Im Spitzenjahr 80 000 Euro für die Aufseher

An seiner Lobbyarbeit für Wirsol kann Gutting nichts problematisch finden. Das Unternehmen habe sich „zu einem der größten Gewerbesteuerzahler im Wahlkreis und Jobmotor entwickelt“, auch Handwerks- und Baubetriebe hätten davon profitiert. Wenn es um Arbeitsplätze und Steuereinnahmen gehe, sagte er der StZ, „setze ich mich immer dafür ein“. Unternehmen nach Berlin einzuladen, Kontakte zu Ministerien und Fachpolitikern zu vermitteln – das sei absolut üblich. Neben Wirsol ist er freilich nur einem weiteren Unternehmen unmittelbar verbunden: der Volksbank in Oberhausen-Reinhausen, als Vizechef des Aufsichtsrates.

Zu Guttings Bezügen von der Solarfirma ist nichts Genaues zu erfahren. Für die vorige Legislaturperiode gab er sie mit „Stufe drei“ an, was mehr als 7000 Euro bedeutet. Es dürfte zeitweise deutlich mehr gewesen sein: 2011 erhielt der dreiköpfige Aufsichtsrat laut Geschäftsbericht insgesamt 80 000 Euro, im Folgejahr dann nur noch 20 000 Euro. Zu den Gründen der Reduzierung erhält man ebenso wenig Auskunft wie zur Frage, inwieweit Guttings Kanzlei (der auch seine Ehefrau angehört) von Wirsol-Aufträgen profitierte. Deren Schwerpunkt: die „rechtliche Beratung kleiner und mittlerer Unternehmen“.

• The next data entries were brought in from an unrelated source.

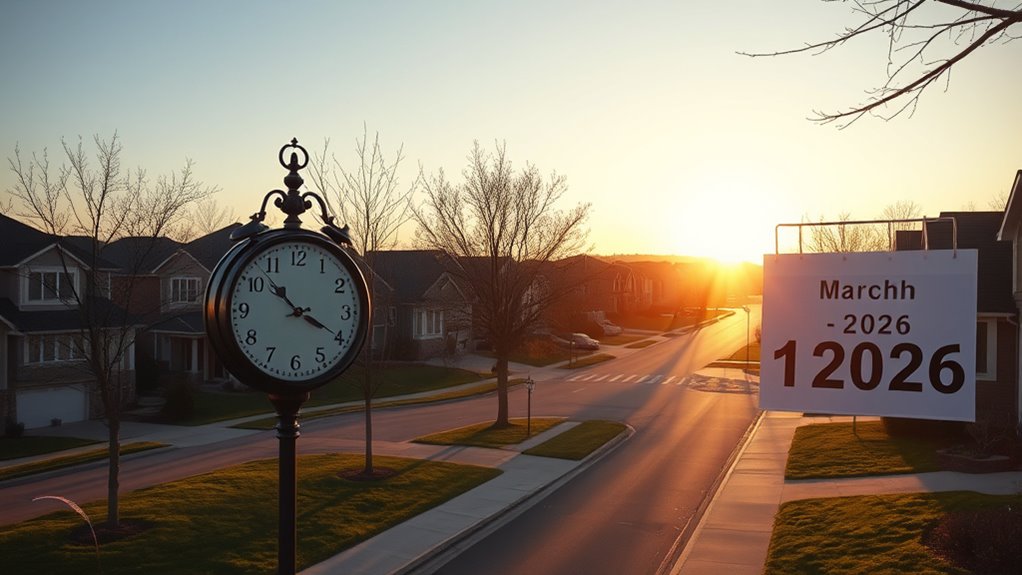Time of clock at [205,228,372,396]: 3:52
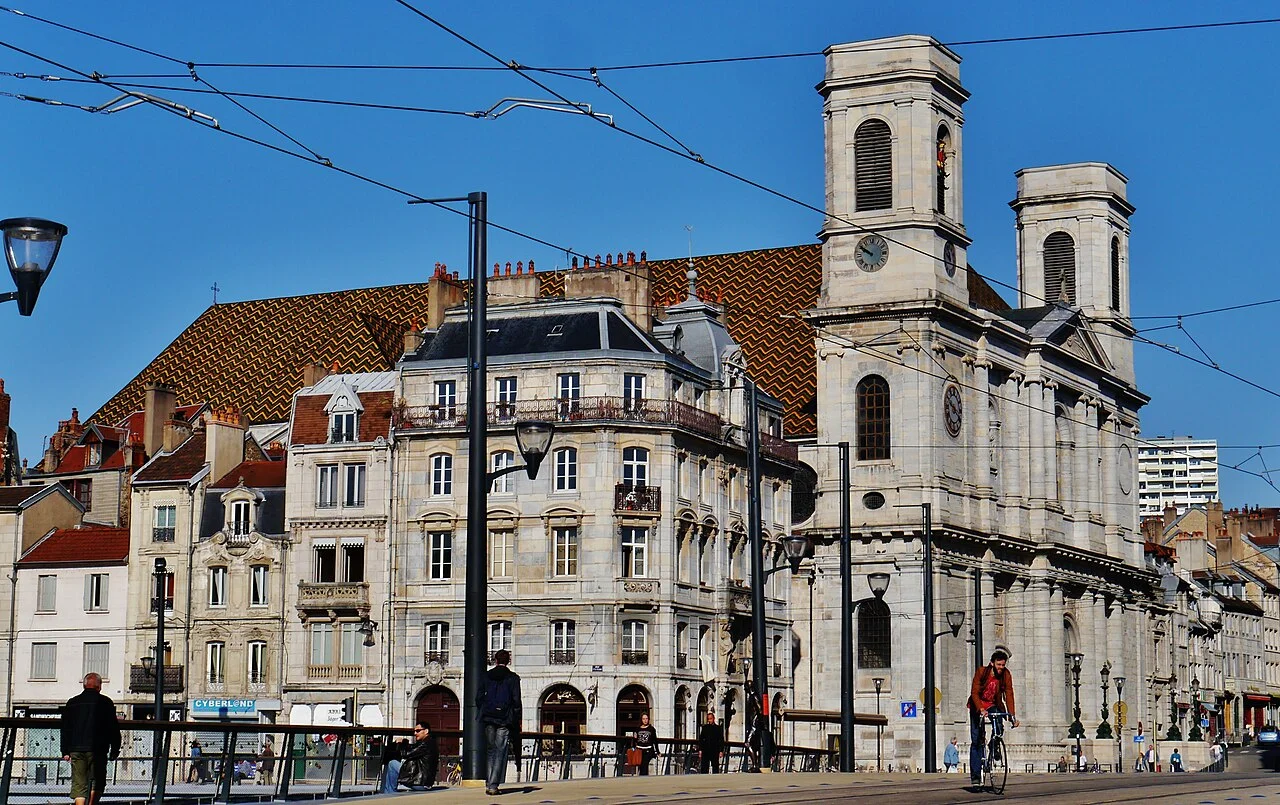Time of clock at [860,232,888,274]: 9:50
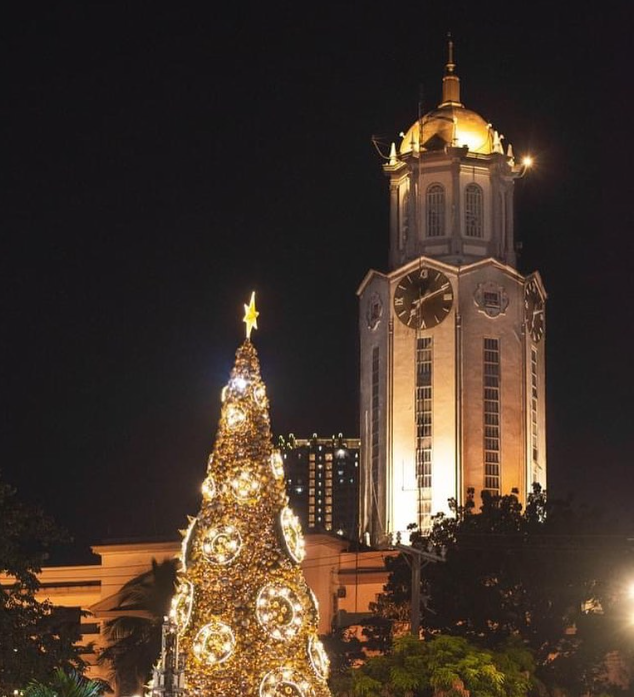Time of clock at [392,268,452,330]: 7:10
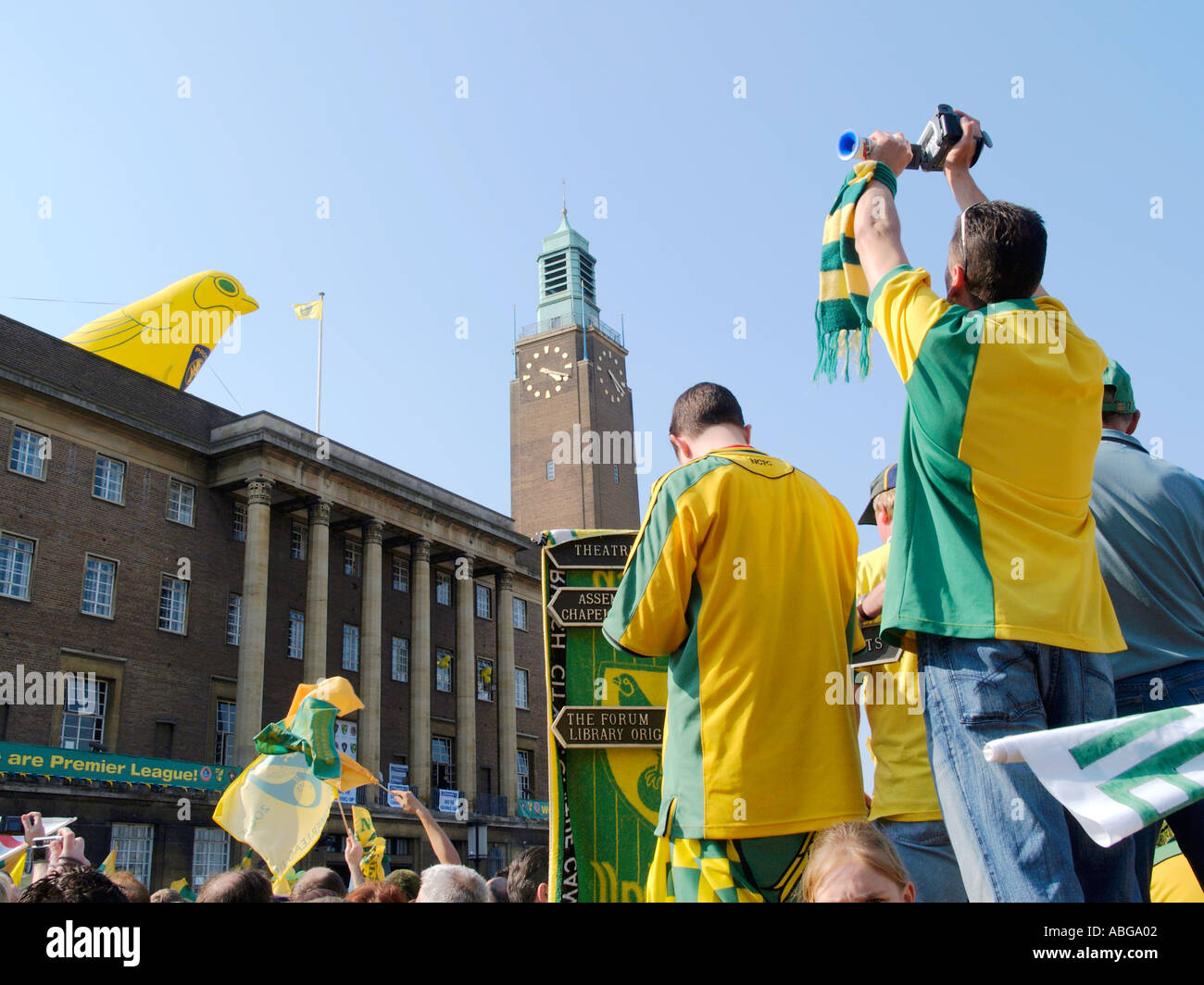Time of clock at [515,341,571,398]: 4:18
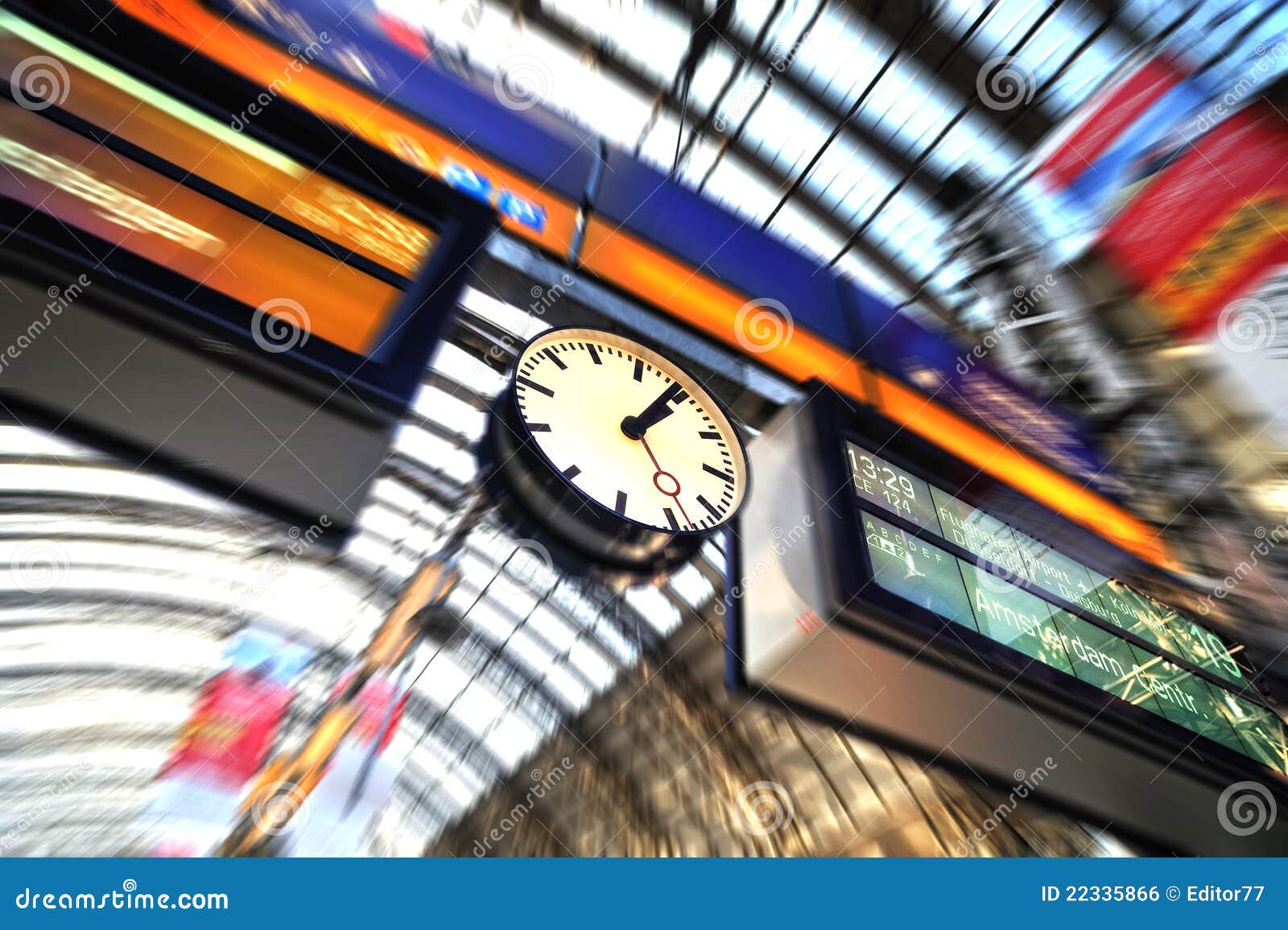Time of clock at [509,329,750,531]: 1:04
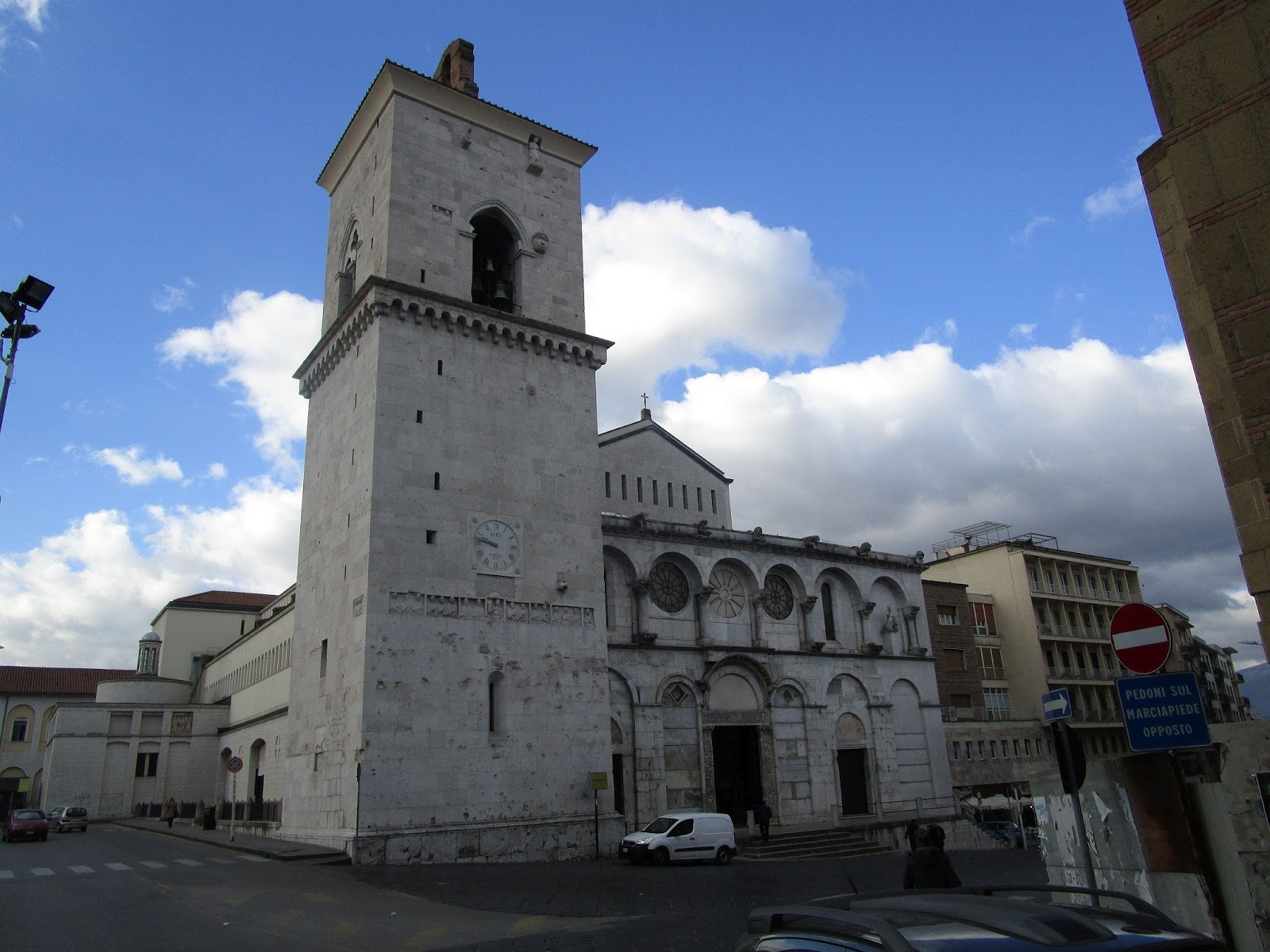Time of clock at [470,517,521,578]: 9:47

Neues Engagement bei Gaststätten-Firma

Bei der neuen Wirsol wird der Abgeordnete „aus heutiger Sicht“ wohl keine Funktionen übernehmen. Das Sagen in der Muttergesellschaft Wircon haben der Ex-Wirsol-Vorstand Markus Wirth und der frühere EnBW-Manager Peter Vest. „Ich freue mich aber, dass es gelungen ist, einen guten Teil der Arbeitsplätze zu erhalten“, teilte Gutting mit. Er selbst ist derweil unter die Existenzgründer gegangen, als Gesellschafter einer im Februar eingetragenen „Brunnen Restaurant Unternehmergesellschaft“ mit Sitz in Oberhausen-Rheinhausen. Deren Gegenstand: „Betrieb einer Gaststätte sowie Catering“.